Malu adalah budaya leluhur dan diwariskan secara turun temurun dalam diri bangsa Jepang. Harakiri (bunuh diri dengan menusukkan sebilah pisau ke perut) menjadi ritual sejak era samurai, yaitu ketika mereka kalah dalam pertempuran. Masuk ke dunia modern, wacananya sedikit berubah ke fenomena ”Mengundurkan diri bagi para pejabat (menteri, politikus, dsb) yang terlibat masalah korupsi atau merasa gagal menjalankan tugas.

Efek negatifnya merambha kepada anak-anak SD, SMP yang terkadang bunuh diri, karena memperoleh nilai jelek atau tidak naik kelas. Karena malu pula orang Jepang lebih senang memilih jalan memutar daripada mengganggu pengemudi di belakangnya dengan memotong jalur ditengah jalan. Mereka malu terhadap lingkungannya apabila melanggar peraturan ataupun norma yang sudah menjadi kesepakatan umum.

3. HIDUP HEMAT

Orang Jepang memiliki semangat hidup hemat dalam keseharian. Sikap anti konsumerisme berlebihan ini nampak dalam berbagai bidang kehidupan. Banyak orang Jepang yang memilih berbelanja di supermarket pada sekitar pukul 19.30. Selidik punya selidik, ternyata supermarket di Jepang akan memotong harga hingga separuhnya pada sekitar setengah jam sebelum tutup. Seperti diketahui bahwa supermarket di Jepang rata-rata tutup pada pukul 20.00.

4. LOYALITAS

Loyalitas membuat sistem karir di sebuah perusahaan berjalan dan tertata dengan rapi. Sedikit berbeda dengan sistem di Amerika dan Eropa, sangat jarang orang Jepang yang berpindah-pindah pekerjaan.

Mereka biasanya bertahan pada satu atau dua perusahaan sampai pensiun. Ini mungkin implikasi dari Industri di Jepang yang kebanyakan hanya mau menerima fresh graduate, yang kemudian dilatih dan dididik sendiri sesuai dengan bidang garap (core business) perusahaan.

5. INOVASI

Jepang bukan bangsa penemu, tapi orang Jepang mempunyai kelebihan dalam meracik temuan orang lain dan kemudian memasarkannya dalam bentuk yang lebih diminati oleh konsumen. Menarik membaca kisah Akio Morita yang mengembangkan Sony Walkman yang melegenda itu.

Cassete tape tidak ditemukan oleh Sony, patennya dimiliki oleh perusahaan Phillip Electronics. Tapi yang berhasil mengembangkan dan mem-bundling model portable sebagai sebuah produk yang booming selama puluhan tahun adalah Akio Morita, founder dan CEO Sony pada masa itu.

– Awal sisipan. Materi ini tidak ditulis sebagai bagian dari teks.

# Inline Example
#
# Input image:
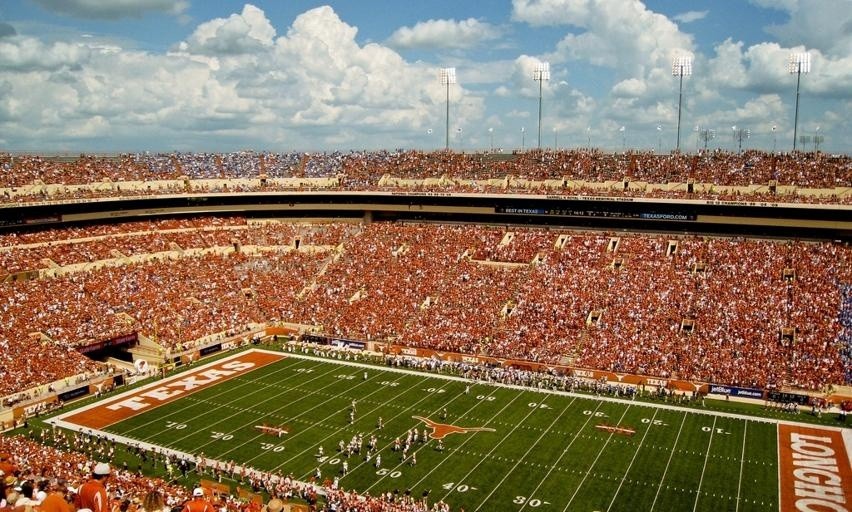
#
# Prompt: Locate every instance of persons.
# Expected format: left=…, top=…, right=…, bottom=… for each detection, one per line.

left=227, top=151, right=852, bottom=427
left=0, top=152, right=228, bottom=512
left=228, top=427, right=481, bottom=511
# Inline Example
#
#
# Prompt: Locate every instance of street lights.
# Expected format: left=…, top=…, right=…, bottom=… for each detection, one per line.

left=770, top=126, right=777, bottom=152
left=440, top=66, right=456, bottom=149
left=656, top=127, right=663, bottom=148
left=427, top=128, right=434, bottom=152
left=815, top=127, right=821, bottom=151
left=488, top=128, right=495, bottom=151
left=672, top=54, right=691, bottom=150
left=731, top=126, right=737, bottom=141
left=619, top=127, right=626, bottom=147
left=694, top=127, right=699, bottom=149
left=553, top=127, right=560, bottom=152
left=788, top=51, right=812, bottom=149
left=520, top=127, right=526, bottom=150
left=457, top=127, right=465, bottom=155
left=530, top=62, right=551, bottom=147
left=584, top=127, right=591, bottom=147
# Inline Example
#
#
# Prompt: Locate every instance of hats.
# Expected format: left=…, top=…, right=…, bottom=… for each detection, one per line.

left=7, top=492, right=16, bottom=503
left=1, top=454, right=8, bottom=459
left=0, top=470, right=5, bottom=476
left=6, top=475, right=17, bottom=485
left=94, top=462, right=110, bottom=475
left=193, top=488, right=203, bottom=497
left=58, top=479, right=66, bottom=484
left=261, top=499, right=290, bottom=512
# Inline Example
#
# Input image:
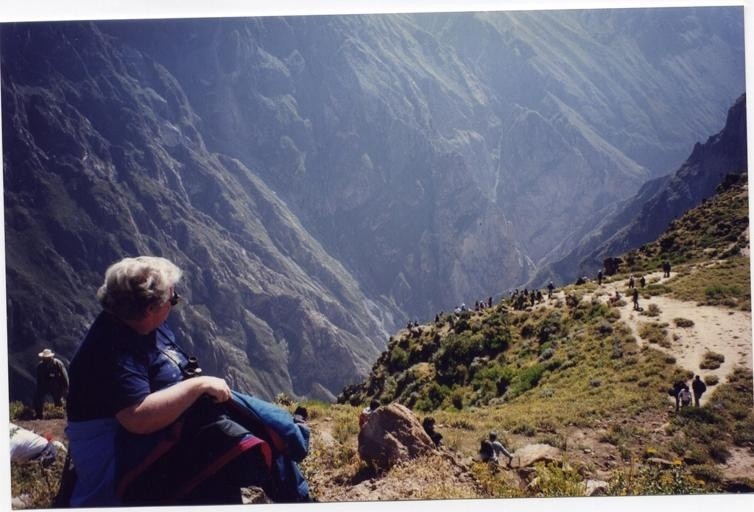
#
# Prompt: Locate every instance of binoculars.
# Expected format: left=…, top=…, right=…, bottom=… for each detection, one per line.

left=182, top=356, right=202, bottom=377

Sampai tahun 1995, tercatat lebih dari 300 model walkman lahir dan jumlah total produksinya mencapai 150 juta unit produk.

Teknik perakitan kendaraan roda empat juga bukan diciptakan oleh orang Jepang, patennya dimiliki orang Amerika. Tapi ternyata Jepang dengan inovasinya bisa mengembangkan industri perakitan kendaraan yang lebih cepat dan murah.

6. PANTANG MENYERAH

Sejarah membuktikan bahwa Jepang termasuk bangsa yang tahan banting dan pantang menyerah. Puluhan tahun di bawah kekaisaran Tokugawa yang menutup semua akses ke luar negeri, Jepang sangat tertinggal dalam bidang teknologi. Ketika masa Restorasi Meiji (Meiji Ishin), bangsa Jepang cepat beradaptasi dan menjadi fast-learner.

Miskin sumber daya alam juga tidak membuat Jepang menyerah. Tidak hanya menjadi pengimpor minyak bumi, batubara, biji besi dan kayu, bahkan 85% sumber energi Jepang berasal dari negara lain termasuk Indonesia.

Konon, jika Indonesia menghentikan pasokan minyak bumi, maka 30% wilayah Jepang akan gelap gulita. Rentetan bencana terjadi di tahun 1945, dimulai dari bom atom di Hiroshima dan Nagasaki, disusul dengan kalah perang, dan ditambah dengan adanya gempa bumi besar di Tokyo. Namun ternyata Jepang tidak habis. Dalam beberapa tahun berikutnya Jepang sudah berhasil membangun industri otomotif dan bahkan juga kereta cepat (Shinkansen).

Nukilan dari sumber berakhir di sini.